WHAT YOU ARE ASKED TO DO | Give an exact copy of the data that follows, but none of its pictures.

=== DATA PROVIDED ===

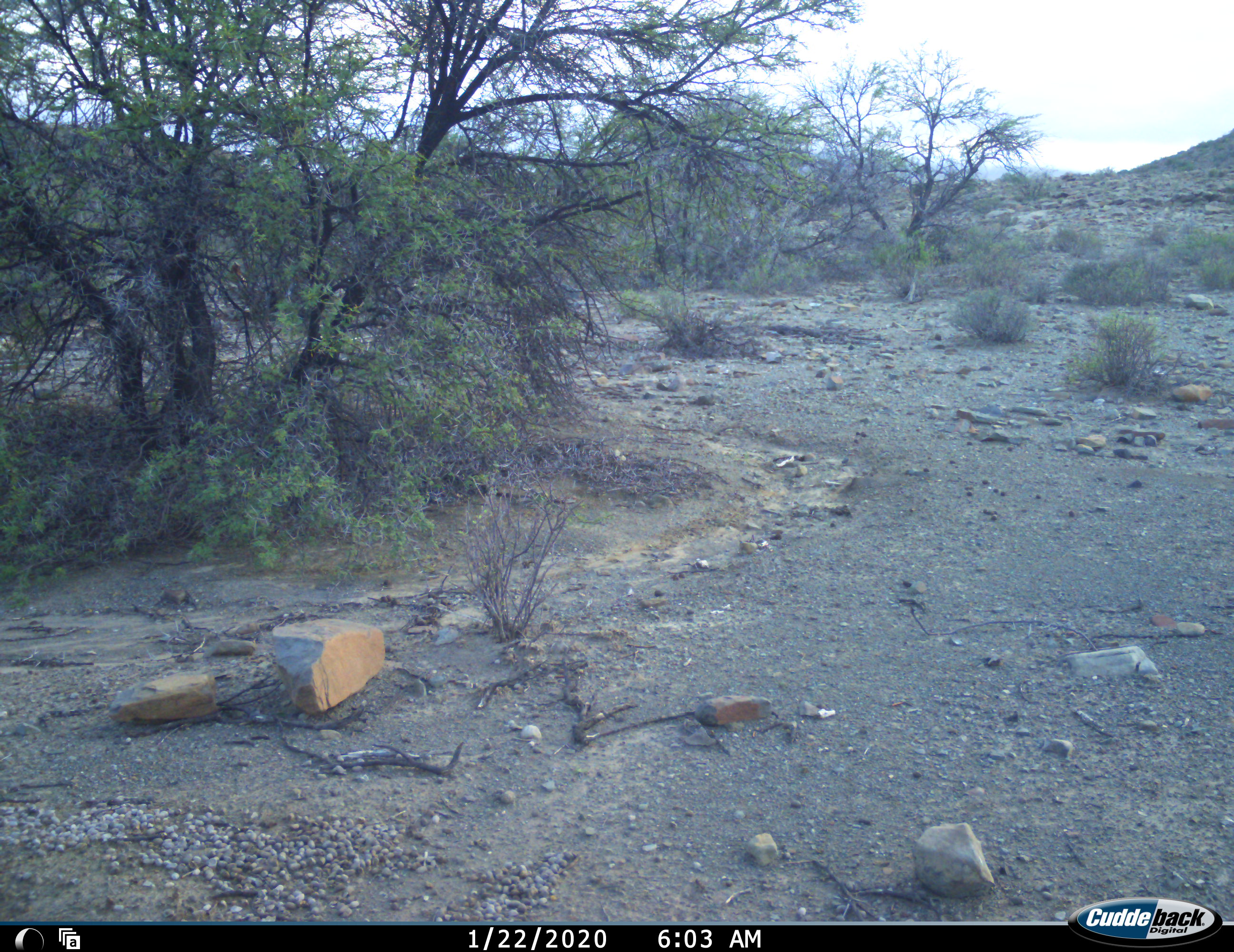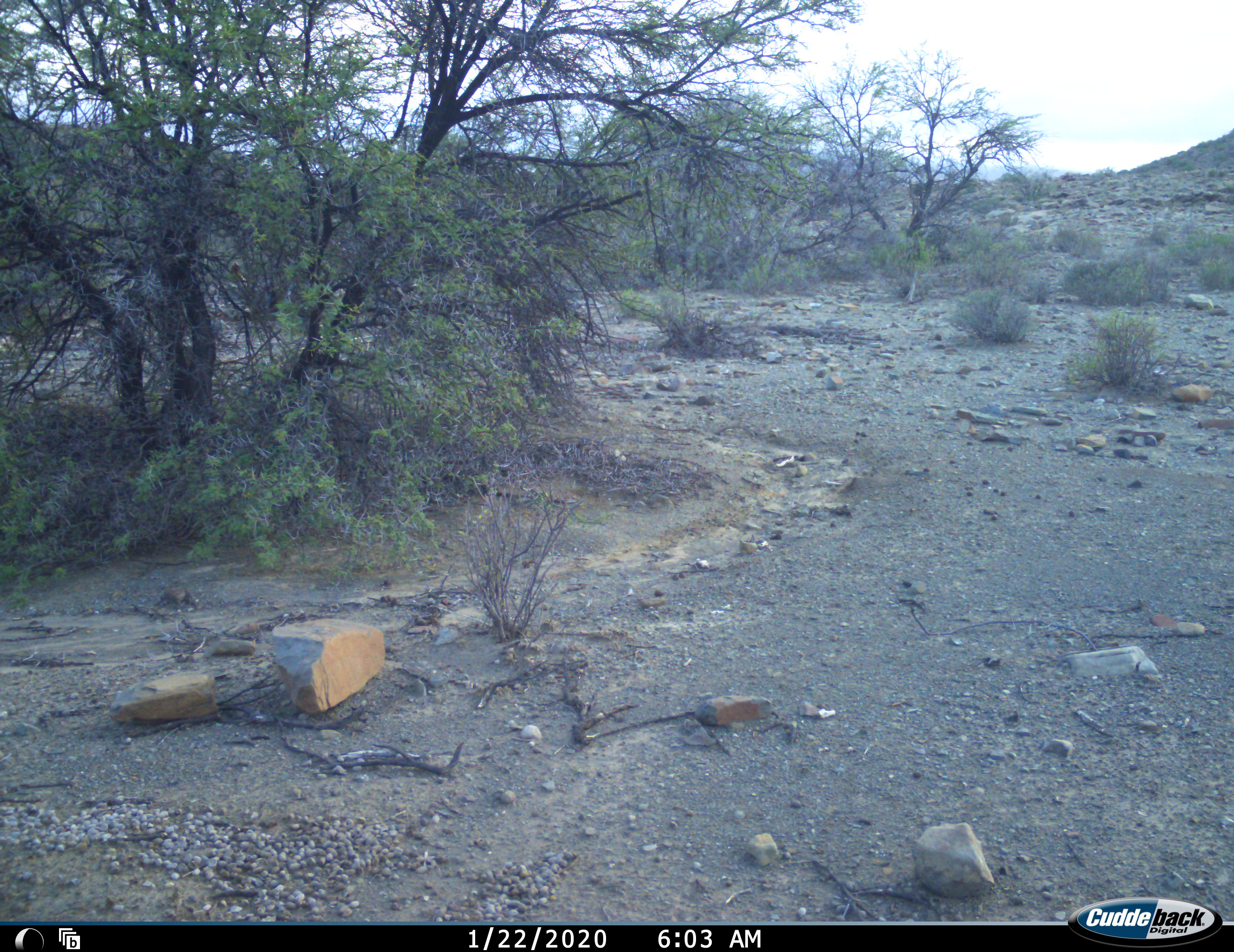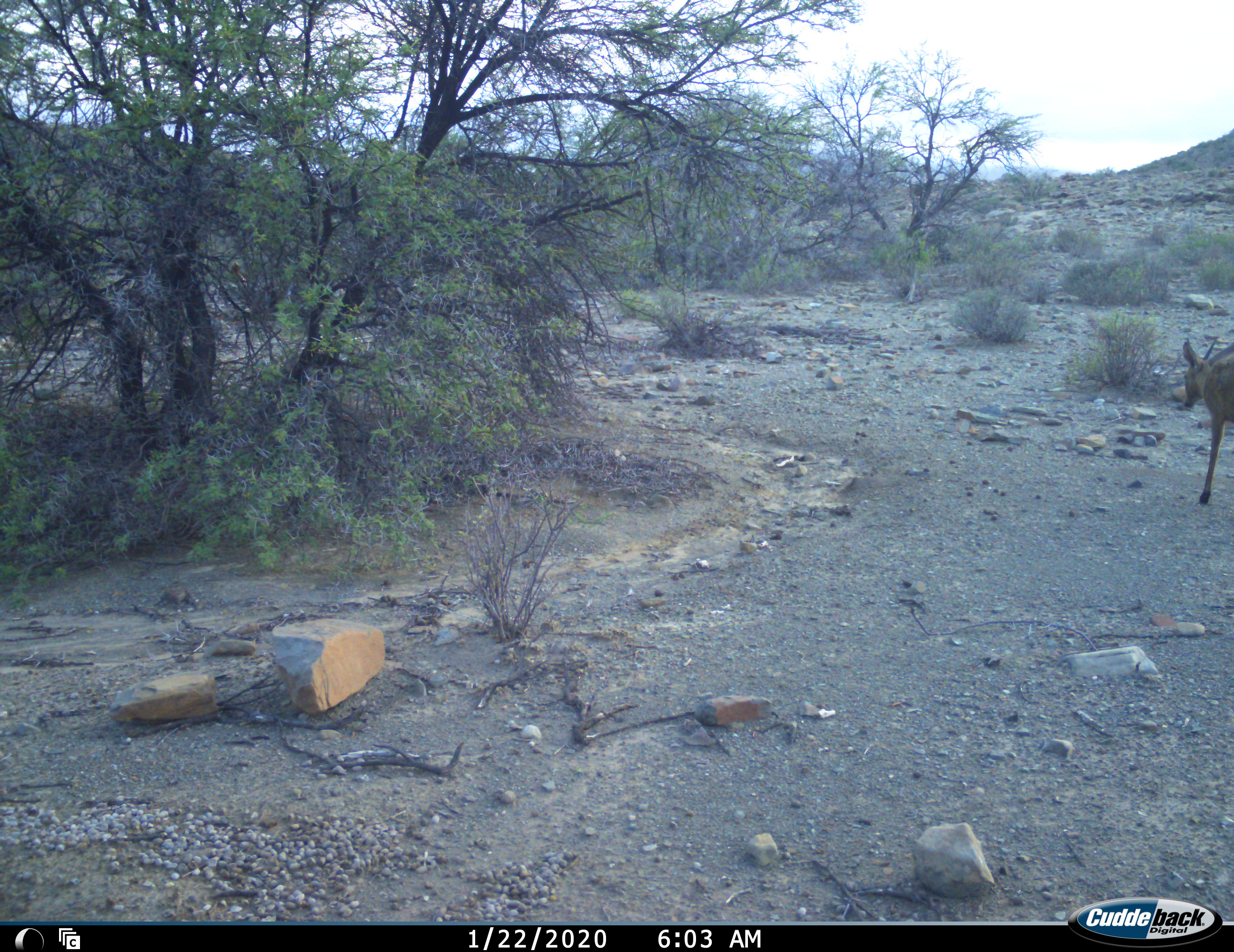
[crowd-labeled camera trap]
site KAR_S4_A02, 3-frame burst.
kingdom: Animalia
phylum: Chordata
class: Mammalia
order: Artiodactyla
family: Bovidae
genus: Sylvicapra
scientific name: Sylvicapra grimmia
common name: common duiker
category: duikercommongrey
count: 1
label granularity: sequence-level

===

TASK RESULT |
[crowd-labeled camera trap]
site KAR_S4_A02, 3-frame burst.
kingdom: Animalia
phylum: Chordata
class: Mammalia
order: Artiodactyla
family: Bovidae
genus: Sylvicapra
scientific name: Sylvicapra grimmia
common name: common duiker
category: duikercommongrey
count: 1
label granularity: sequence-level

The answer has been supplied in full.